The word “mitophagy” was coined in 2007 by the researchers who discovered this process. The prefix "mit-" means "thread" and "phage" means "eat." So we define mitophagy as the destruction of mitochondria via a cellular mechanism called autophagy. Autophagy is a process that involves the degradation and recycling of cellular components.
Mitophagy is the selective kind of autophagy mechanism that removes mitochondria. A cell can digest its own organelles through this process, but it will only remove damaged structures and not healthy structures. This selective quality is what makes mitophagy so unique because most other forms of autophagy just degrade cellular components indiscriminately.
There are two other forms of autophagy: chaperone-mediated autophagy and micropexophagy.

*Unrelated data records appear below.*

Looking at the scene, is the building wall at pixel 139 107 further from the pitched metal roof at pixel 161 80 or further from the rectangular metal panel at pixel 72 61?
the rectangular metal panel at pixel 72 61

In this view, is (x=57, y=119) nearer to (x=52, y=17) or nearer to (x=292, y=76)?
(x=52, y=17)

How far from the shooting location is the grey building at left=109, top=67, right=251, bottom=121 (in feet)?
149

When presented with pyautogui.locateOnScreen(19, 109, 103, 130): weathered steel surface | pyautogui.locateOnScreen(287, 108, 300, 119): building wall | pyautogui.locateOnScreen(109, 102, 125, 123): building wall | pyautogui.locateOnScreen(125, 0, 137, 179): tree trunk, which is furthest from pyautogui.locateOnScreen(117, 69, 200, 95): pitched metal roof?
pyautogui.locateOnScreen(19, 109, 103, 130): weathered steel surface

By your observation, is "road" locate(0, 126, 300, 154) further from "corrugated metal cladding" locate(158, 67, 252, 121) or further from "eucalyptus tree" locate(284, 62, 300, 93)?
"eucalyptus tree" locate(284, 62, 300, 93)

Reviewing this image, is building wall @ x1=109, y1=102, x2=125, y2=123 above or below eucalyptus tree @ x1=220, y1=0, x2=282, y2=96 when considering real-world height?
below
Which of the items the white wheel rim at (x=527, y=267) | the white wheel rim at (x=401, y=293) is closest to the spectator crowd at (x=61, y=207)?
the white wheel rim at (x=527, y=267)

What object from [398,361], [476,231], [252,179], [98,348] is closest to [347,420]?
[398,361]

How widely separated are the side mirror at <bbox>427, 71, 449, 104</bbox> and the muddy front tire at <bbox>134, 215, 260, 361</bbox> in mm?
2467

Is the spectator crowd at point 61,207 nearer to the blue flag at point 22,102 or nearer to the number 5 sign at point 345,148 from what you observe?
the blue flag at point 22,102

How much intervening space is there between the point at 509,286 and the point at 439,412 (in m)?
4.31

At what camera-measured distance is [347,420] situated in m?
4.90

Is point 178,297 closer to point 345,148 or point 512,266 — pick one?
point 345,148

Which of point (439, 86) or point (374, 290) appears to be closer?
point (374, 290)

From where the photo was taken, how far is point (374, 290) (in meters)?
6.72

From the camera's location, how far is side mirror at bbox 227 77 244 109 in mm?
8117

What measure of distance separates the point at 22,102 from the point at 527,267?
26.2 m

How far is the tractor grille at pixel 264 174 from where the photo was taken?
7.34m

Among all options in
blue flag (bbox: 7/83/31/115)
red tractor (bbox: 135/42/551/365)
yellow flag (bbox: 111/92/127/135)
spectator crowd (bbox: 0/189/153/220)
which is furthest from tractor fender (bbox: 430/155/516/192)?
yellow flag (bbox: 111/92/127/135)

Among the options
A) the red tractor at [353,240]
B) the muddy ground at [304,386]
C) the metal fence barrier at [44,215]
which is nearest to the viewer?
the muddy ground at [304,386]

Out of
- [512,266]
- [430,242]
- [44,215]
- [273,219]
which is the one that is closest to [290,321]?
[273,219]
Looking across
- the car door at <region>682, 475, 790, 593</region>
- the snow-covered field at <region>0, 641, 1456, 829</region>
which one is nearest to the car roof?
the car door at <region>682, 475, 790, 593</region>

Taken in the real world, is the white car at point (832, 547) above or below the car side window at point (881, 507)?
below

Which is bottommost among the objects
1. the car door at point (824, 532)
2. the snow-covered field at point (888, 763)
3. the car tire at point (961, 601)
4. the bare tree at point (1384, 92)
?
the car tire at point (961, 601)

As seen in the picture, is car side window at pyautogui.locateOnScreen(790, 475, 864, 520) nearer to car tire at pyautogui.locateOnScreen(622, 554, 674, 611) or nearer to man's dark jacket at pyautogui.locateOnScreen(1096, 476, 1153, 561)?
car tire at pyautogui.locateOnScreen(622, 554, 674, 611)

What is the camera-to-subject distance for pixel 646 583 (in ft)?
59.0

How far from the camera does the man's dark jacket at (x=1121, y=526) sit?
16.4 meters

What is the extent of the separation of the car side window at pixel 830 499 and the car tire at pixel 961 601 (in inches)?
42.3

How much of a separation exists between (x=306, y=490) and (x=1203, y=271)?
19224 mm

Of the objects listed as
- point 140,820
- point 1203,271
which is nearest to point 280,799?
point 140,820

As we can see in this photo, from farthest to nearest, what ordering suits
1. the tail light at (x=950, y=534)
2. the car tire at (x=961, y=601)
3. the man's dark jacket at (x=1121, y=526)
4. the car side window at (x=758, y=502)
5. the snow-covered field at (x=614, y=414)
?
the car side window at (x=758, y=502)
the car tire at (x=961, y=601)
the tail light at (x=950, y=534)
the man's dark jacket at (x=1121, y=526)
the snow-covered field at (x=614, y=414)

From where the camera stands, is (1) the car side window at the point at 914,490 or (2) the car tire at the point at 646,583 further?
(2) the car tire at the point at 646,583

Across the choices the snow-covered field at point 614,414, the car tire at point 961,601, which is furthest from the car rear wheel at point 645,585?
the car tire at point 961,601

- Chaperone-mediated autophagy is a process that degrades damaged proteins. (This type of degradation occurs in the lysosome or sac-like structure.)
- Micropexophagy, on the other hand, targets mitochondria for degradation.
Mitophagy and Mitochondria
The mitochondria is an organelle that is responsible for converting energy into a form of molecules that our cells can use. Inside the mitochondria are enzymes called electron transport chains (ETCs), which take electrons and try to pair them with hydrogen atoms to produce chemical energy. This process also creates free radicals as by-products, so our cells must have an enzyme called superoxide. Superoxide dismutase (SOD) eliminates superoxides and turns them into hydrogen peroxide. Hydrogen peroxide (H2O2) is broken down by catalase and glutathione peroxidase into water and oxygen gas.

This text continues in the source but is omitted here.